> WHAT IS ASKED
Carry over the part of the data that opens with the line containing "In terms of" and runs through the end of the data, keeping every line, and add 54 to each distance given in the answers.

> DATA SHOWN
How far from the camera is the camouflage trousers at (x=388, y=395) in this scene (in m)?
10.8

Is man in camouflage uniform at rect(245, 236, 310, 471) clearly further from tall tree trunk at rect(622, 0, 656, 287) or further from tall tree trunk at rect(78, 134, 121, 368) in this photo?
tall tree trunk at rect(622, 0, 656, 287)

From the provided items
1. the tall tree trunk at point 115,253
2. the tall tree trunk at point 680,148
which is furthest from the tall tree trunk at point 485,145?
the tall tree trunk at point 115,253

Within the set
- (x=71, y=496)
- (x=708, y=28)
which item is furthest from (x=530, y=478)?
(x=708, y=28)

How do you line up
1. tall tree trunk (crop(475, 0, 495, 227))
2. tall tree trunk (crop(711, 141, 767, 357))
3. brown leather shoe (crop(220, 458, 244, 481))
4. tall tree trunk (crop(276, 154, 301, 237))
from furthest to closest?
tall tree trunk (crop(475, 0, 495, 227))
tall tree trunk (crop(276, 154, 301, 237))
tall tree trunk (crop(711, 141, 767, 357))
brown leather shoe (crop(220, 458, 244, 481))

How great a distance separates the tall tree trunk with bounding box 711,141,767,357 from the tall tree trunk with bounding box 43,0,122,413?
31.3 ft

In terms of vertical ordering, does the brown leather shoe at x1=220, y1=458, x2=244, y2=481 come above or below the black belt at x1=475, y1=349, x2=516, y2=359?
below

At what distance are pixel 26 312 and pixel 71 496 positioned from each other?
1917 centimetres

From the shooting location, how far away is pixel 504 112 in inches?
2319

> THE RESULT
In terms of vertical ordering, does the brown leather shoe at x1=220, y1=458, x2=244, y2=481 come above or below the black belt at x1=475, y1=349, x2=516, y2=359?
below

At what distance are pixel 26 312 and pixel 71 496 positioned from each other?
1971 centimetres

From the shooting location, how far away is pixel 504 112 in inches?
2373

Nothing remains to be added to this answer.